Wednesday, November 2, 2011

ACOs In Practice

The accountable care organization ( ACO ) is a new model that has been proposed for health care reform.

The primary objectives of the ACO are to reduce costs, increase efficiency and improve the quality of patient care. The payer is basically aiming to reduce costs and at the same time improve quality of care. Since payers would give the ACO's a lump sum to cover all care, the ACO's would retain any savings that result from more efficient patient care. This is supposed to be the motive for physicians and hospitals to ensure that the patient is healthy and out of the hospitals and not do more procedures.

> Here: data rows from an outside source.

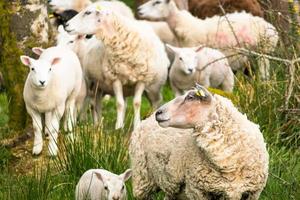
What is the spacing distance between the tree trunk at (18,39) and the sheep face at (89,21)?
98 cm

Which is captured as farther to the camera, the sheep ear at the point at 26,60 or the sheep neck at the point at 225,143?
the sheep ear at the point at 26,60

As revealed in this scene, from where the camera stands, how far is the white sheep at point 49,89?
12.9 meters

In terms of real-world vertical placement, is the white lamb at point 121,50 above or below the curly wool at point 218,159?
below

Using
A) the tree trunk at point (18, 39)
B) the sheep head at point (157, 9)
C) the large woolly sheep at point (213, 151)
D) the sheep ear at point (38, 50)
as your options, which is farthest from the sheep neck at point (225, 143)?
the sheep head at point (157, 9)

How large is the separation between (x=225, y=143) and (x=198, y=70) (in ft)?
24.1

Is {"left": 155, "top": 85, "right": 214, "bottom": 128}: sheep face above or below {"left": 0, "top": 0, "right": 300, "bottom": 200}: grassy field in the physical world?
above

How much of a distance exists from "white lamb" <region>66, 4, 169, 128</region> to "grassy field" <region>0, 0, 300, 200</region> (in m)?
1.44

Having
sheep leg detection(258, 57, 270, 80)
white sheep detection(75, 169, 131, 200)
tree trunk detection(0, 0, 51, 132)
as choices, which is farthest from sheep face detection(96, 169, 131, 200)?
tree trunk detection(0, 0, 51, 132)

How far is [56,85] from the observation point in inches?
533

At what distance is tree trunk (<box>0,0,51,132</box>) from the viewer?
1400 cm

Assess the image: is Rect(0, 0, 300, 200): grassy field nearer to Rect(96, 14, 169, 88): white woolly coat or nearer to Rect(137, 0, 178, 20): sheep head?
Rect(96, 14, 169, 88): white woolly coat

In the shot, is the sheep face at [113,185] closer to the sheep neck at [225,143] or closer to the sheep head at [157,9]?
the sheep neck at [225,143]

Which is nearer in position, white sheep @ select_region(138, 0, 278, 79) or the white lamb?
the white lamb

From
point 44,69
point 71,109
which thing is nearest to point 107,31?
point 71,109
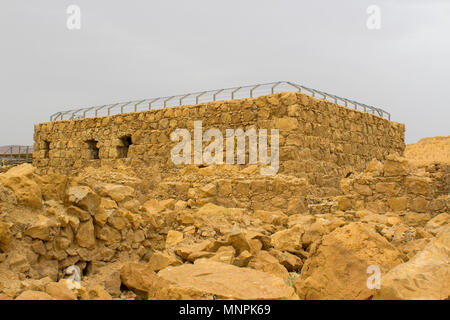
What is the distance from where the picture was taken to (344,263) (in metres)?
4.75

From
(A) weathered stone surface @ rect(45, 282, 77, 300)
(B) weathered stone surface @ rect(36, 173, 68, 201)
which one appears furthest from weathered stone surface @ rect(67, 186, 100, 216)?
(A) weathered stone surface @ rect(45, 282, 77, 300)

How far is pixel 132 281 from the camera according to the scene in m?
4.76

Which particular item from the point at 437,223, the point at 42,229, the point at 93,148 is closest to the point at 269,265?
the point at 42,229

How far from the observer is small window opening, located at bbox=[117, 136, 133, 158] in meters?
15.5

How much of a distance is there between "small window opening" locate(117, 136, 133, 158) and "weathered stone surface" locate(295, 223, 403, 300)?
36.7 feet

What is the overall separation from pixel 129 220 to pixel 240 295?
7.81 ft

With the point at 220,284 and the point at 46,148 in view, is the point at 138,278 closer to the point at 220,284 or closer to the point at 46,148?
the point at 220,284

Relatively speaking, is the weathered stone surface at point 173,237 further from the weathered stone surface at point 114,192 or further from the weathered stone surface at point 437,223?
the weathered stone surface at point 437,223

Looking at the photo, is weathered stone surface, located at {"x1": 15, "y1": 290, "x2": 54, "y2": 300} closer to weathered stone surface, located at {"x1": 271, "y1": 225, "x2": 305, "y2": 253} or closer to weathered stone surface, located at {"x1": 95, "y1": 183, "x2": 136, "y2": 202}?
weathered stone surface, located at {"x1": 95, "y1": 183, "x2": 136, "y2": 202}

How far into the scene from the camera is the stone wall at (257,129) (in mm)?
11586

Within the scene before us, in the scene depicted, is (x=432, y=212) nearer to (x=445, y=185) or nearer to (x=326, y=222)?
(x=445, y=185)

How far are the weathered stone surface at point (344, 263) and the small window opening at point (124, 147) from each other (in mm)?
11181

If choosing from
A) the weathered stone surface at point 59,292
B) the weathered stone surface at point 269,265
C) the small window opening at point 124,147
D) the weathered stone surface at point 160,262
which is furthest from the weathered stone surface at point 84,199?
the small window opening at point 124,147

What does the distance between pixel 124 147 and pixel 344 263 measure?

The ACO members will  share in the savings that results from their cooperation and coordination. Thus, ACOs can–theoretically–act as a reform tool by incentivizing more efficient and effective care. This would help to combat the current perverse incentives of overutilization and overbuilding of health care facilities and technology.

ACOs In Practice :

The ACO would have to be a legal organization that can receive shared savings, and would have to incorporate primary care physicians who solely practice under the ACO. Furthermore, there would have to be at least 5,000 beneficiaries in the ACO for it to be viable. The ACO would provide CMS with a list of their providers willing to participate in the ACO. The beneficiaries would be determined by, among other things, the patterns of patient referrals in the region. However, beneficiaries would not be “locked in” to a given provider. The ACO would receive savings if their risk-adjusted, per beneficiary spending levels were below their benchmark.
 
An Example :

An hypothetical independent practice association (IPA) teams up with a community hospital to create an ACO. Medicare determines a benchmark, that is, what it will cost to treat the average beneficiary in that geographic area per year–let’s say $10,000. The physicians submit their traditional claims to Medicare under the RBRVS system while the hospital submits its typical DRG-base claim. Thus, the traditional fee-for-service system remains in place. At the end of the year, Medicare determines if the ACO has provided care for less than $10,000. If they have, the ACO is entitled to share in the cost savings, and the savings are divided among the providers and hospital. Though simple in theory, ACOs become more difficult when attempting to construct payment models that will distribute the savings of the ACO to the individual providers.